Che cosa gli è rimasto dello spirito di quegli anni?
«Basta sentire che cosa dice sulla situazione in Italia: Joe è un businessman calcolatore e, allo stesso tempo, un hippy socialmente consapevole».
Ha mai avuto paura per lui?
«Solo quando il suo peso era veramente eccessivo, perché suo padre aveva sofferto di diabete. Il nostro lavoro da questo punto di vista è un disastro: non ci sono orari, c’è sempre qualcosa da assaggiare o da bere. Per fortuna quattro o cinque anni fa Joe ha cominciato a prendere sul serio il problema, e ha iniziato a correre. All’università aveva fatto hockey su ghiaccio e lotta libera, ma la combinazione di corsa e dieta lo ha veramente cambiato, e ora anche l’aspetto fisico si è aggiunto alle sfide che lui vuole vincere. In più, è molto affascinante».
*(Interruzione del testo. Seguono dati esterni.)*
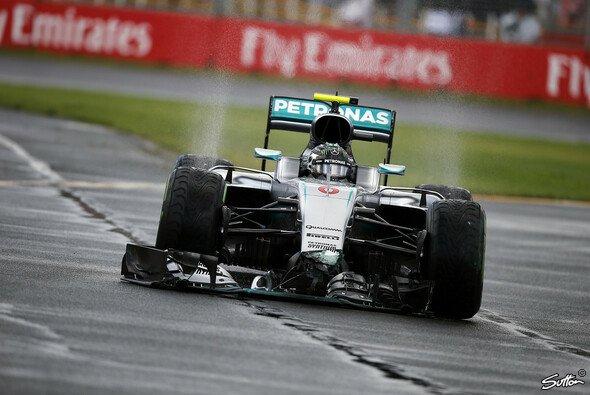 Nico Rosberg beschädigte den Frontflügel seines Mercedes in Australien - Foto: Sutton
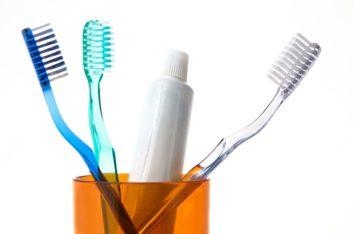 2. Laissez sécher la brosse à dents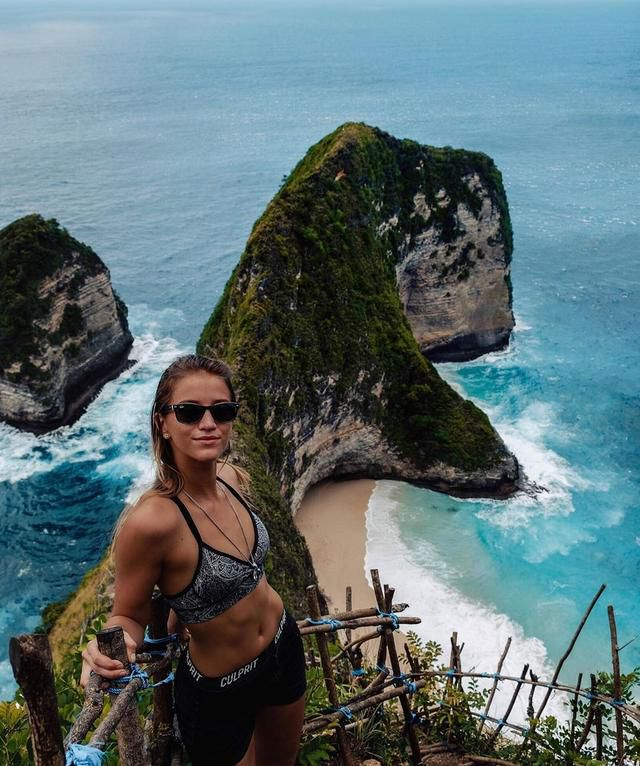 21-Year-Old American Sets New World Record as the Youngest Person to Travel to Every Country in the World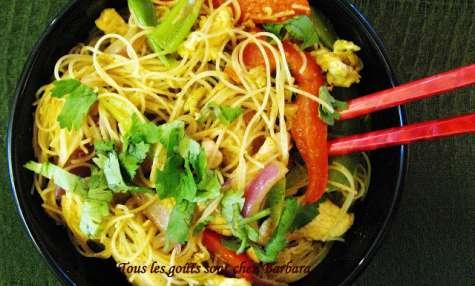 Nouilles Singapour au poulet et aux légumes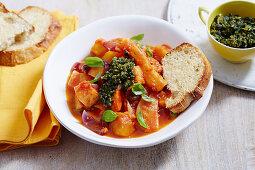 Vegetarischer Winter-Eintopf mit grobem Pesto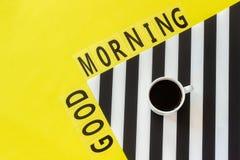 Отправьте SMS доброму утру, чашке кофе на стильной черно-белой салфетке на желтой предпосылке Минимальный стиль Доброе утро конце стоковое фото rf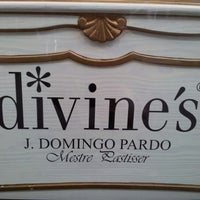 Photo taken at Divine's by Manel F. on 9/23/2012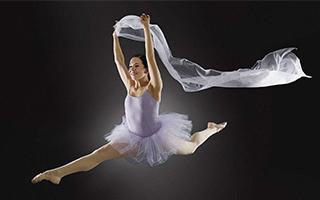 全国舞蹈展演:一舞倾城动四方
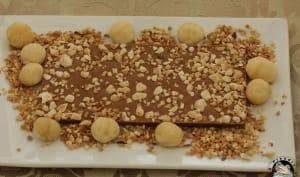 Tablette chocolat caramel aux noix de macadamia et praliné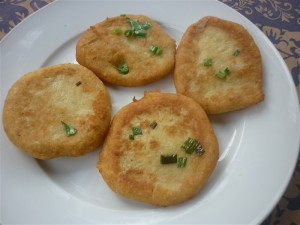 Món ngon cho bé biếng ăn – Bánh khoai tây chiên kiểu Hàn Quốc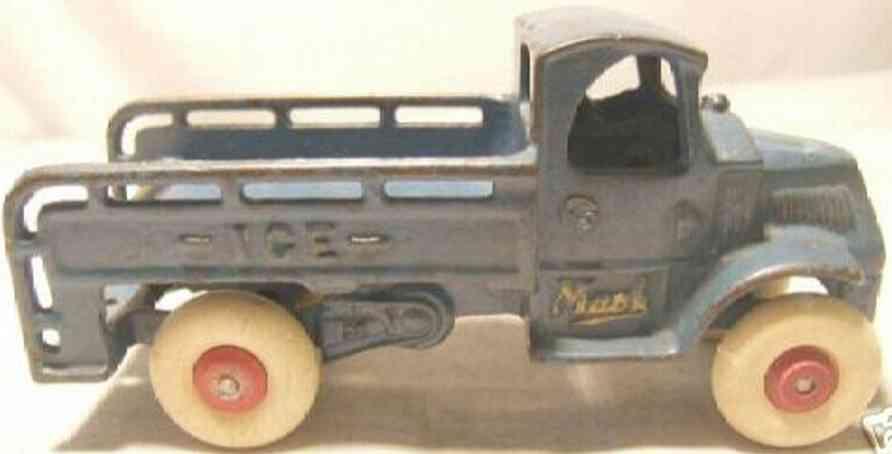 Arcade 198 Spielzeug Eislastwagen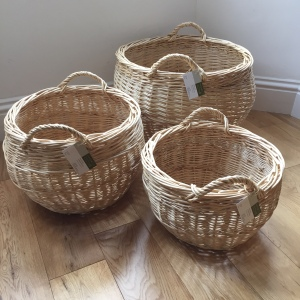 Log baskets in white willow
Potrebbe mai diventare un cuoco?
«Sa cucinare molto bene, ma non credo sarebbe in grado di reggere la pressione della cucina di un ristorante. Ha scelto di fare il restaurant man perché ha un gusto eccezionale, e un enorme fiuto per gli affari. Ma Joe va a fasi, e la televisione lo sta cambiando di nuovo, da mamma lo vedo chiaramente, sta stimolando la sua parte creativa. Dove andrà non lo so, ma sono certa che seguirà il suo cuore».